*** Opening The data ***

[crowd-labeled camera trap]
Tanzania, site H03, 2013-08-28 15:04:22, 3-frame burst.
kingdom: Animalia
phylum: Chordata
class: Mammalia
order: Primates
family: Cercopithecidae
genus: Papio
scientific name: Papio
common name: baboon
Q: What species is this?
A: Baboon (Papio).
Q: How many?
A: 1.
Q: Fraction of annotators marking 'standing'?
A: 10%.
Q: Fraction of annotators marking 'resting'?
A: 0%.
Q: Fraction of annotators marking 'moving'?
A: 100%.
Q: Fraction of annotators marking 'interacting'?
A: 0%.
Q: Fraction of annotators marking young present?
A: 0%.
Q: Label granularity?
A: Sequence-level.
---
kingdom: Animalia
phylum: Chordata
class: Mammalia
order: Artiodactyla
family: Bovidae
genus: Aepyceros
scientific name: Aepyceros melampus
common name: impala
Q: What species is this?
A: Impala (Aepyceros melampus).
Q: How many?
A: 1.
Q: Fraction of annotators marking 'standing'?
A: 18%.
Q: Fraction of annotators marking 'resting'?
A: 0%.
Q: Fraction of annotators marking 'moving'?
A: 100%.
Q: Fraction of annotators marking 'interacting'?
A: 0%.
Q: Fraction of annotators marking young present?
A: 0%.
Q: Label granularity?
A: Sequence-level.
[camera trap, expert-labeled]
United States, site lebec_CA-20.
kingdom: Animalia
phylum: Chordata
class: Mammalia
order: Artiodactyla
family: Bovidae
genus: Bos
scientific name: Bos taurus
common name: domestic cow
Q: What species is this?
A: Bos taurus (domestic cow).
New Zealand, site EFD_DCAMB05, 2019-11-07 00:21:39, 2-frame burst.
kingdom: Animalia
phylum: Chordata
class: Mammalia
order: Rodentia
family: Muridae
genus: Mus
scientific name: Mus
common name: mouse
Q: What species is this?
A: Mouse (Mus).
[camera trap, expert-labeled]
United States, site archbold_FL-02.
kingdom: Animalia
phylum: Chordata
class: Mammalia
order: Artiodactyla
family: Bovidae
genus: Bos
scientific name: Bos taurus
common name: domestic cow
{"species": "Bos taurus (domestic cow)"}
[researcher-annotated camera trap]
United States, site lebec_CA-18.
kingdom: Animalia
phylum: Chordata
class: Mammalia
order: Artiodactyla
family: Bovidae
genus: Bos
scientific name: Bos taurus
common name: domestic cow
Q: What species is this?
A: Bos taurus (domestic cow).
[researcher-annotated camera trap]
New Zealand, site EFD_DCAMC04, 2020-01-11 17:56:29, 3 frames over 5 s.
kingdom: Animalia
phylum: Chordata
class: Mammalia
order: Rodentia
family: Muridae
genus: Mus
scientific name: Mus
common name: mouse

*** Closing The data ***

Return an exact copy of the listing above, complete in every line.

[crowd-labeled camera trap]
Tanzania, site H03, 2013-08-28 15:04:22, 3-frame burst.
kingdom: Animalia
phylum: Chordata
class: Mammalia
order: Primates
family: Cercopithecidae
genus: Papio
scientific name: Papio
common name: baboon
Q: What species is this?
A: Baboon (Papio).
Q: How many?
A: 1.
Q: Fraction of annotators marking 'standing'?
A: 10%.
Q: Fraction of annotators marking 'resting'?
A: 0%.
Q: Fraction of annotators marking 'moving'?
A: 100%.
Q: Fraction of annotators marking 'interacting'?
A: 0%.
Q: Fraction of annotators marking young present?
A: 0%.
Q: Label granularity?
A: Sequence-level.
---
kingdom: Animalia
phylum: Chordata
class: Mammalia
order: Artiodactyla
family: Bovidae
genus: Aepyceros
scientific name: Aepyceros melampus
common name: impala
Q: What species is this?
A: Impala (Aepyceros melampus).
Q: How many?
A: 1.
Q: Fraction of annotators marking 'standing'?
A: 18%.
Q: Fraction of annotators marking 'resting'?
A: 0%.
Q: Fraction of annotators marking 'moving'?
A: 100%.
Q: Fraction of annotators marking 'interacting'?
A: 0%.
Q: Fraction of annotators marking young present?
A: 0%.
Q: Label granularity?
A: Sequence-level.
[camera trap, expert-labeled]
United States, site lebec_CA-20.
kingdom: Animalia
phylum: Chordata
class: Mammalia
order: Artiodactyla
family: Bovidae
genus: Bos
scientific name: Bos taurus
common name: domestic cow
Q: What species is this?
A: Bos taurus (domestic cow).
New Zealand, site EFD_DCAMB05, 2019-11-07 00:21:39, 2-frame burst.
kingdom: Animalia
phylum: Chordata
class: Mammalia
order: Rodentia
family: Muridae
genus: Mus
scientific name: Mus
common name: mouse
Q: What species is this?
A: Mouse (Mus).
[camera trap, expert-labeled]
United States, site archbold_FL-02.
kingdom: Animalia
phylum: Chordata
class: Mammalia
order: Artiodactyla
family: Bovidae
genus: Bos
scientific name: Bos taurus
common name: domestic cow
{"species": "Bos taurus (domestic cow)"}
[researcher-annotated camera trap]
United States, site lebec_CA-18.
kingdom: Animalia
phylum: Chordata
class: Mammalia
order: Artiodactyla
family: Bovidae
genus: Bos
scientific name: Bos taurus
common name: domestic cow
Q: What species is this?
A: Bos taurus (domestic cow).
[researcher-annotated camera trap]
New Zealand, site EFD_DCAMC04, 2020-01-11 17:56:29, 3 frames over 5 s.
kingdom: Animalia
phylum: Chordata
class: Mammalia
order: Rodentia
family: Muridae
genus: Mus
scientific name: Mus
common name: mouse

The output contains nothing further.